Снова запищал пейджер. На нем высветился номер лейтенанта.
— Все, кто могут, встречаются здесь в четыре часа, — сообщил Ковач, хватая со стула куртку. — Если будете на улице, звоните мне на сотовый. Я ухожу.
— Похоже, что она не слишком уверена в себе, Сэм, — сказал Оскар, подводя его к наклонному чертежному столику в небольшом кабинете, до отказа забитом всякой всячиной, отчего он казался еще меньше. Бумаги, книги и журналы занимали каждый свободный уголок, высясь то здесь, то там многоэтажными стопками.
— Я изо всех сил пытаюсь добиться контакта с ней, а она уперлась, и ни в какую.
— Уперлась, потому что лжет или потому что боится?
— Боится. Сам знаешь, страх способен спровоцировать нежелание говорить правду.
— Ты снова в своем репертуаре, Оскар. Красиво говоришь.
— Образование — духовный источник нашего «я».

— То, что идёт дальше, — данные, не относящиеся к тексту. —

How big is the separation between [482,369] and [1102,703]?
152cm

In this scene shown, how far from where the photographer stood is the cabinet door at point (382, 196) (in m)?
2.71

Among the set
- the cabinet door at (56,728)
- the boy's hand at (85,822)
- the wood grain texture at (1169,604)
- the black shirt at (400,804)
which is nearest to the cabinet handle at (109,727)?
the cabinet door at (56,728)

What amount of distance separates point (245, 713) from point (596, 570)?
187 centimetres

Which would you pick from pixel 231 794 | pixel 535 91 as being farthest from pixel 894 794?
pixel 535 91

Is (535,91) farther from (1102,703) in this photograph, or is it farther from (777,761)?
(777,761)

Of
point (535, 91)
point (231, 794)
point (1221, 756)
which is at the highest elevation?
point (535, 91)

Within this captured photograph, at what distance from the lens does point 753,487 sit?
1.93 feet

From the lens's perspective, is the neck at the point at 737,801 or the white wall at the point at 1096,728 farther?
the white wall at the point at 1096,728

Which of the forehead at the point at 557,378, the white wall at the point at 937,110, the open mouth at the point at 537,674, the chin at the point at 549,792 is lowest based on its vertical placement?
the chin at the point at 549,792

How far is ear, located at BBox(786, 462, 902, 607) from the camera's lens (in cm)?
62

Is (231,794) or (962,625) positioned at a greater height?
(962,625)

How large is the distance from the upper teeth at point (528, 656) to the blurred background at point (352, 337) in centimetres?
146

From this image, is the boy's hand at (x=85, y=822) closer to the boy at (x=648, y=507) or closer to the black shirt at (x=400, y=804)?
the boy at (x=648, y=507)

— Это верно, но ты в нем непременно утонешь, Оскар, — нетерпеливо заметил Ковач, вытаскивая из брючного кармана грязноватую таблетку антацида. — Ну, давай посмотрим твой очередной шедевр.
— Портрет еще не готов.
С этими словами художник снял непрозрачный защитный лист, открыв взгляду набросок, обещанный горожанам властями всех мастей и рангов. На подозреваемом была темная мешковатая куртка, скрывавшая телосложение, и толстовка с капюшоном, не позволявшим разглядеть цвет волос. Летчицкие очки скрывали разрез и цвет глаз. Форму носа понять было невозможно. Лицо средней ширины. Рот скрыт усами.

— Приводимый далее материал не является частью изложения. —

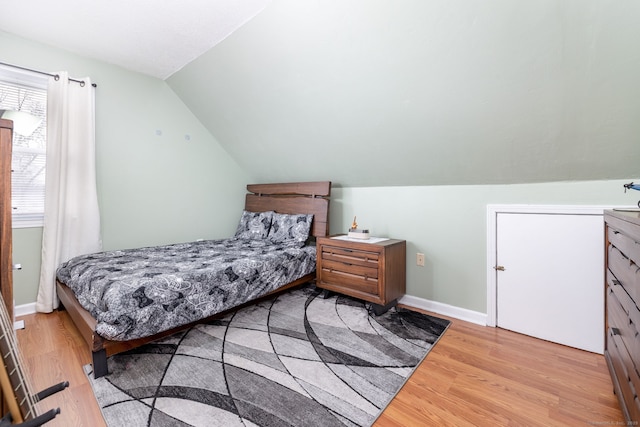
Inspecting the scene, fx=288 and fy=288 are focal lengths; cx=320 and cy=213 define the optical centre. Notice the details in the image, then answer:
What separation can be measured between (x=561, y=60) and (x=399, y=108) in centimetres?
94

Ковачу показалось, что желудок его скрутило узлом.
— Это же вылитый Унабомбер![14] — воскликнул он и повернулся к Оскару. — Ну что, черт побери, мне с этим делать?

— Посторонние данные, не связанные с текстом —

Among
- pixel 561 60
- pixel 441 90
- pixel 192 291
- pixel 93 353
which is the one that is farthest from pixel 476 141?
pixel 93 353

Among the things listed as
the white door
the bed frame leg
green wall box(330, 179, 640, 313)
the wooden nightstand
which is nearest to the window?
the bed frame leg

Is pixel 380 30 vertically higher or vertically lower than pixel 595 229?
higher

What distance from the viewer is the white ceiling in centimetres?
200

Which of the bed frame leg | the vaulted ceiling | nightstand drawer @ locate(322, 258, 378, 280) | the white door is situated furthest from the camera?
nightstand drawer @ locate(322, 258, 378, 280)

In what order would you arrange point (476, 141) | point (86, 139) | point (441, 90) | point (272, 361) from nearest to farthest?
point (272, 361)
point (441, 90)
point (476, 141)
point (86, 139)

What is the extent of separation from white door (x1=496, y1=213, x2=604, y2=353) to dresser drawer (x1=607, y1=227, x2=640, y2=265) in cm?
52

— Послушай, Сэм, я же сказал тебе, что портрет еще не готов, — ответил Оскар своим проникновенным бархатистым голосом.
— На нем солнечные очки! Была полночь, а она говорит, что на нем были солнечные очки! — рявкнул Сэм. — Иуда, мать его, Искариот! Да это может быть кто угодно! Любой — и никто! Да я сам подхожу под этот портрет!
— Я надеюсь еще немного поработать с Эйнджи, — невозмутимо ответил художник, не обращая внимания на вспышку Ковача. — Она не верит, что запомнила подробности, но я полагаю, что это так. Нужно только избавиться от страха, и все в конечном итоге станет на свои места.
— Мне не нужно «в конечном итоге», Оскар! У меня в пять часов чертова пресс-конференция, будь она неладна!
Он шумно выдохнул и быстро обошел кругом тесный кабинетик, переполненный всяким хламом, со злостью стреляя глазами по сторонам, как будто высматривал, что бы ненужное выкинуть. О боже, он совсем как Сэйбин, которому вынь да положь необходимые улики по первому же требованию… Весь день убеждал себя, что не стоит верить этой лживой, вороватой девчонке, которую они вынуждены считать свидетелем, и все-таки под броней цинизма уповал на то, что получит словесный портрет. Опыт двадцати двух лет службы и присущий оптимизм все еще живы в нем. Поразительно.
— Я работаю над вариантом портрета без усов, — сообщил Оскар. — Она не вполне уверена, что у этого типа были усы.
— Как можно сомневаться в наличии усов?! Они у него или были, или не были! И всех делов, черт побери! Нет, сегодня этот портрет показывать нельзя, — рассуждал Ковач, обращаясь главным образом к самому себе. — Придется это дело придержать. Завтра мы снова приведем эту красотку сюда и попытаемся выжать какие-нибудь новые подробности.
Краем глаза он заметил, что Оскар опустил голову чуть ниже — как будто спрятался в собственной бороде. Ковач перестал расхаживать по комнате и пристально посмотрел на художника.
— У нас ведь получится, как ты думаешь, Оскар?
— Я с удовольствием поработаю с Эйнджи. Мне ничего так не хочется, как помочь ей избавиться от страха и разблокировать память. Вступить в бой с памятью — первый шаг по нейтрализации негативной энергии. Что касается второго, договаривайся с Гриром. Он был здесь час назад и забрал копию фоторобота.